You do notice that the bike isn’t as quick as the Brutale or recently released Stradale, but they of course do sit in a different bracket. The Turismo Veloce is by no means slow, it’s just not as blisteringly quick as the other 800’s in MV Agusta’s Range.
Handling wise, it’s another gem. MV Agusta has really sorted things out for its production machines and even on the base model we were riding which uses conventional suspension (and not the semi-active unit that is found on the next model up Lusso), it handles bumps and potholes with ease. It also feels super sharp and unlike many other tourers, leans over into corners incredibly easily. The bars are at the ideal width to provide great swathes of leverage to push through tight turns, and the comparatively short wheelbase of 57.5 inches isn’t far off other bikes with bigger sportsbike credentials.
Even with that shorter wheelbase, the Turismo Veloce feels beautifully planted and stable on long stretches of road. And unlike the Stradale we tested last year, the Turismo Veloce is extremely comfortable and well suited to taller people. Where the Stradale attempted to ensure I’d never have the chance to father children whenever I went hard on the anchors, the Veloce provides ample room to move backwards and forwards on the seat. In fact the whole ergonomics of the bike make it a pleasure to ride. Bars are just wide enough and positioned in a way that leaves you feeling relaxed yet totally in control at the same time. The seat is extremely comfortable and the rider triangle feels spot on.
On the flipside, the seat height has the potential to scare a few people off. At 850 mm, you’re going to need to be fairly tall to feel comfortable scooting around at low speed or when stopped, although the seat is relatively narrow. Another complaint is the rear brake pedal.
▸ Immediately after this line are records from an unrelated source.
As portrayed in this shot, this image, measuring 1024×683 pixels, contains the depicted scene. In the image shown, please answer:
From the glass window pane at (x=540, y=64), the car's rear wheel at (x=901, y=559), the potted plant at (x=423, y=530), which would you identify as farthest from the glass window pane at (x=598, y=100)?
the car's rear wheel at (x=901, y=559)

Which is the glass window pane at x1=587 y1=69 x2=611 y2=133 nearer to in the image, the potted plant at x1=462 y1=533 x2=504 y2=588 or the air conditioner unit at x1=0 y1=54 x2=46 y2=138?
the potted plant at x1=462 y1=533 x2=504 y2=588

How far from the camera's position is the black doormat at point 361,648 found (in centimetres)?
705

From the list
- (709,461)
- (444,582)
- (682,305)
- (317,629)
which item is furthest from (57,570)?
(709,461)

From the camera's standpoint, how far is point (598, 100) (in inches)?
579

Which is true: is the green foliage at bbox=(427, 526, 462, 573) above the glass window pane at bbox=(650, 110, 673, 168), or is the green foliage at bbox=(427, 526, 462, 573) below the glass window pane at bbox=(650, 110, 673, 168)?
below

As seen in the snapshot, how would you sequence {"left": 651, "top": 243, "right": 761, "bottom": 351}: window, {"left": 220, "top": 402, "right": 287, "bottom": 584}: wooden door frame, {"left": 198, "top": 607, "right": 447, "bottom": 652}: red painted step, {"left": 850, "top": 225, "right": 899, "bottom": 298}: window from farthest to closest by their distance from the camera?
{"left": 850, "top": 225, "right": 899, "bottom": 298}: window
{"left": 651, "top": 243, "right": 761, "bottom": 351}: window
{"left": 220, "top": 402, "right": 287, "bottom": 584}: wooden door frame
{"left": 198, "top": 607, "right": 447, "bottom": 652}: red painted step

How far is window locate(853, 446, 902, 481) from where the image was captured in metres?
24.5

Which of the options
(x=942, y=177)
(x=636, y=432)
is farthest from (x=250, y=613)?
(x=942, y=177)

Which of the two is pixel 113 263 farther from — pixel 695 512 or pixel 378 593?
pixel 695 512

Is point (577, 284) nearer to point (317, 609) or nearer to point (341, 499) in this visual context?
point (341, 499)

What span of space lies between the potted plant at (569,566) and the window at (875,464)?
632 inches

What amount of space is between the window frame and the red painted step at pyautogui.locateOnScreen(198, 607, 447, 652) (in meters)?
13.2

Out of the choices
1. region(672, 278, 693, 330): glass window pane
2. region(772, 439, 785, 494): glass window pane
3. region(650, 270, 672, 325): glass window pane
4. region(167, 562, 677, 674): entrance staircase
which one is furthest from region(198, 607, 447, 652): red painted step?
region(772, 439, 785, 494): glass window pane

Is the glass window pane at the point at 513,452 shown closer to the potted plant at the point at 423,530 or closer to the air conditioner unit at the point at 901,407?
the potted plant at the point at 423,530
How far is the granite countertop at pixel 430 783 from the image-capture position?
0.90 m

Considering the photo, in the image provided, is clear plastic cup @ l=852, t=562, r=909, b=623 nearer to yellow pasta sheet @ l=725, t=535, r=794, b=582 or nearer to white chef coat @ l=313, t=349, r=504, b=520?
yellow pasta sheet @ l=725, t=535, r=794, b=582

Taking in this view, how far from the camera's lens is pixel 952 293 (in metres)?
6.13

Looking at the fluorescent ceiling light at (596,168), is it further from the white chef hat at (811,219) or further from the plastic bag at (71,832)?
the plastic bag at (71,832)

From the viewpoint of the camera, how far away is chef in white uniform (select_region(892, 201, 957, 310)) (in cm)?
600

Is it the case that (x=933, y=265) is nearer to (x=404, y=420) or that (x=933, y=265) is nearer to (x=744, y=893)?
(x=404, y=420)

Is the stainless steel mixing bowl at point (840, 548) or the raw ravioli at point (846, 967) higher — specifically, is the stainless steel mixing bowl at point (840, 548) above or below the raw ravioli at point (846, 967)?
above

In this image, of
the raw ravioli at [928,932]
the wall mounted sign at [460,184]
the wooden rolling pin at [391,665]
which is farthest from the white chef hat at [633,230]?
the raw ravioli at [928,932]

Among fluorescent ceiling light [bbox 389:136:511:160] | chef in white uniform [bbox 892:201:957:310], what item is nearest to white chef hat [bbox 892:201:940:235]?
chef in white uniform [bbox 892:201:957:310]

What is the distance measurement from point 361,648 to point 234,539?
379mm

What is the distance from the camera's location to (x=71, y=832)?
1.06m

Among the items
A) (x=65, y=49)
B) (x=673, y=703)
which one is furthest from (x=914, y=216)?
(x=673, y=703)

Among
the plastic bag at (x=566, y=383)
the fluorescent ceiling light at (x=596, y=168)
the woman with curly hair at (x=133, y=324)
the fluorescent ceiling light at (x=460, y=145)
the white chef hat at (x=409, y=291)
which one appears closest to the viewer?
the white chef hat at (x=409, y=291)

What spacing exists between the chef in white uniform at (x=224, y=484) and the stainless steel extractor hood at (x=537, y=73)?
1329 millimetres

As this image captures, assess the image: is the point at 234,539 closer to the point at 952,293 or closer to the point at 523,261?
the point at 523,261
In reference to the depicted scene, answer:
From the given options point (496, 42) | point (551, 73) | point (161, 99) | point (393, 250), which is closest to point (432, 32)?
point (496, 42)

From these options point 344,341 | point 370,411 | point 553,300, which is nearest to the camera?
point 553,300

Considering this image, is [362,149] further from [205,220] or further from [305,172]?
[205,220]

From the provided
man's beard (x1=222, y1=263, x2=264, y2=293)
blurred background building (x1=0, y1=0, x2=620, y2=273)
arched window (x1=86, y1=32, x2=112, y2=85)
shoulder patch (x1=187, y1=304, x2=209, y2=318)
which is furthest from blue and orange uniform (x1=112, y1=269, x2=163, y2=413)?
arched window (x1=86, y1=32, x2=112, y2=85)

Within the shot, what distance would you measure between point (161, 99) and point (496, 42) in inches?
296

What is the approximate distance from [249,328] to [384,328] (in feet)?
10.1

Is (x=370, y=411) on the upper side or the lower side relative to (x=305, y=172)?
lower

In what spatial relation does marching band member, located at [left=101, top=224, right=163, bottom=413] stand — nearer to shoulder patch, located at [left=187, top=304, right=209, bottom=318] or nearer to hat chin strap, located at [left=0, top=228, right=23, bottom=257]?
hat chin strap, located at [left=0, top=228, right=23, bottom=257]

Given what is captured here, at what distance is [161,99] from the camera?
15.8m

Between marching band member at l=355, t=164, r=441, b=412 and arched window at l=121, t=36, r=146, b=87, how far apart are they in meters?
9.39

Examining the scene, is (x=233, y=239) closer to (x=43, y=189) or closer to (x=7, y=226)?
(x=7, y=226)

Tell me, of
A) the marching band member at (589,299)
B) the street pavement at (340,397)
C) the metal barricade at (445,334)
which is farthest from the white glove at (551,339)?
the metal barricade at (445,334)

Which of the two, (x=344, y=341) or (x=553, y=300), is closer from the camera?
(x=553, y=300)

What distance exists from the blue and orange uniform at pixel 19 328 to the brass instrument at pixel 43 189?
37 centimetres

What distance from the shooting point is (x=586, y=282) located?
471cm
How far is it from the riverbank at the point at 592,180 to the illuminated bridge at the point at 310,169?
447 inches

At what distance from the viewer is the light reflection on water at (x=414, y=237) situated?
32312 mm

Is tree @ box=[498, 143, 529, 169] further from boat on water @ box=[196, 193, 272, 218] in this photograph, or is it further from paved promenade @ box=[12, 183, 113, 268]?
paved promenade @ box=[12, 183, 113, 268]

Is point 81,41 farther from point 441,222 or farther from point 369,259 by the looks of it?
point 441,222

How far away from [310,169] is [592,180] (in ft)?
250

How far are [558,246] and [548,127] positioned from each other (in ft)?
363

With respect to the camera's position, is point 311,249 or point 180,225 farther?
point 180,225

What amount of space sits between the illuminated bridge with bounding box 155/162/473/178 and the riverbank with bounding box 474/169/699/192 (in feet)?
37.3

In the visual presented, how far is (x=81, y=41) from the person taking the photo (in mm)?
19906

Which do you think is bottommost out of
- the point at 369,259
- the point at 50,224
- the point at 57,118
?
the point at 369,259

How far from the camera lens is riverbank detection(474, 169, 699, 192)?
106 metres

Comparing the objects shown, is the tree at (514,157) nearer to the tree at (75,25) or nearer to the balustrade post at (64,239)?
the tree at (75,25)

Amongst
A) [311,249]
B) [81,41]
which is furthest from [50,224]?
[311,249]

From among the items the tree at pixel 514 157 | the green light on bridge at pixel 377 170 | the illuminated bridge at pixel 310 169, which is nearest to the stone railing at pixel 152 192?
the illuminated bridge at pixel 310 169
I like to have my boots on the outside of the pegs which normally isn’t a problem, but the Turismo Veloce’s pedal sits quite close to the bike meaning you’ve either got to have your feet hugging the frame or you need to angle your foot in quite dramatically.
Adding further to its touring credentials, the Turismo Veloce gets a hydraulically controlled clutch which feels so light you could probably pull it in with your pinky finger. It also features a mechanical slipper clutch instead of the electric type as featured on the Stradale. We’re not sure the reason why though as the Stradale’s did a fine job without the additional mechanical weight.
Electronics wise, MV Agusta continues to be near the pointy end of the field with what it offers. As we mentioned before, engine modes are available being sport, touring and rain, as well as the custom option. Some of the parameters that can be customised are the engine torque curve in-line with power output (two levels), rev limiter cut-in point (hard or soft), throttle sensitivity (three levels), engine braking (two levels), engine response (two levels) and of course the traction control (eight levels). ABS can either be on or off. In worsening light, a photodiode switches the the running lights to low-beam
MV Agusta claims that the development and release of the Turismo Veloce was a bold move on their part and that’s a fair claim. Prior to now they’ve only played in the superbike and roadster market with only slightly deviations from either. It shows how much of a purple patch the company is in at the moment that they’ve nailed it so well.